* **Data in this exercise**:
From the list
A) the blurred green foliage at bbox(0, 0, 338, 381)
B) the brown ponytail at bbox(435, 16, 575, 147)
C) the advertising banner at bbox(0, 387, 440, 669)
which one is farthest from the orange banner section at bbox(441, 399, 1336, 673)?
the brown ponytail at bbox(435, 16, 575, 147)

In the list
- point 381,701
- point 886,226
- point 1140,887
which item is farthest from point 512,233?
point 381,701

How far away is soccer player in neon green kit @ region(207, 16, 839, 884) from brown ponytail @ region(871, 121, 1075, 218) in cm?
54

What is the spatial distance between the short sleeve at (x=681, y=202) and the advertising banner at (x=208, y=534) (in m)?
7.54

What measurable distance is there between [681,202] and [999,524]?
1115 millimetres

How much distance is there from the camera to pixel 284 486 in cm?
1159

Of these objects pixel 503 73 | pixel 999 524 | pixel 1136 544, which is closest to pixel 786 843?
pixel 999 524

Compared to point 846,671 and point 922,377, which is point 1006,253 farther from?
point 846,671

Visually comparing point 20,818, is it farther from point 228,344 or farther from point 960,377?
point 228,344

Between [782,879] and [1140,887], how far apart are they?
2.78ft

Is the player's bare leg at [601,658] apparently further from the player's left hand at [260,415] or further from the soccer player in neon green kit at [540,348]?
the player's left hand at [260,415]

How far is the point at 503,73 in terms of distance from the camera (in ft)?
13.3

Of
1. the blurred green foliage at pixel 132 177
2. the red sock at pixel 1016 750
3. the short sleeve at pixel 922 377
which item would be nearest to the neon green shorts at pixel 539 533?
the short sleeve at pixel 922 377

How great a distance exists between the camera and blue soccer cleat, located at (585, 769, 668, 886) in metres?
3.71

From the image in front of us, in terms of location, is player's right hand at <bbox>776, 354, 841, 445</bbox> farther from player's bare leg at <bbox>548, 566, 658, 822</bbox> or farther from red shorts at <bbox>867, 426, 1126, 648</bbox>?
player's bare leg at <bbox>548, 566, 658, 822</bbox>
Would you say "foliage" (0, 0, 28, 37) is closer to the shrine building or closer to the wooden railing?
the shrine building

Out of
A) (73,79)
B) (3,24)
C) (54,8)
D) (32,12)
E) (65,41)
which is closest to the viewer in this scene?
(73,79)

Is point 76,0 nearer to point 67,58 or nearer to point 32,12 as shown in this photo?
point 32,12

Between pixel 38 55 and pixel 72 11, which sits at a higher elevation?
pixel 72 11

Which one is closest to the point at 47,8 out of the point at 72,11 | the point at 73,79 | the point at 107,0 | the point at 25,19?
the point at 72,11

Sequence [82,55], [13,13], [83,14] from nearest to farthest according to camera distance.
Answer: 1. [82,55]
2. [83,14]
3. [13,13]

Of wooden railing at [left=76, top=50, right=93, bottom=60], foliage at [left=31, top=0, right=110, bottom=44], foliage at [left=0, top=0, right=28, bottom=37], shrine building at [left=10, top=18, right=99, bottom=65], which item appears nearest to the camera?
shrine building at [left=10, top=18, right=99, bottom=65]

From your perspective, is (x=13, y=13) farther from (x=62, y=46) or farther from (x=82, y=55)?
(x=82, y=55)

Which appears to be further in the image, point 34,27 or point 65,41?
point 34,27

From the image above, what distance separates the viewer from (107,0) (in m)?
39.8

* **Exercise objective**: Put the lines above, from the one containing "From your perspective, is" through the last line, into a Markdown table with the columns Number and Line. Leave out the blank lines.

* **Correct answer**:
| Number | Line |
|---|---|
| 1 | From your perspective, is (x=13, y=13) farther from (x=62, y=46) or farther from (x=82, y=55)? |
| 2 | (x=82, y=55) |
| 3 | Which appears to be further in the image, point 34,27 or point 65,41? |
| 4 | point 34,27 |
| 5 | From the image above, what distance separates the viewer from (107,0) (in m)? |
| 6 | 39.8 |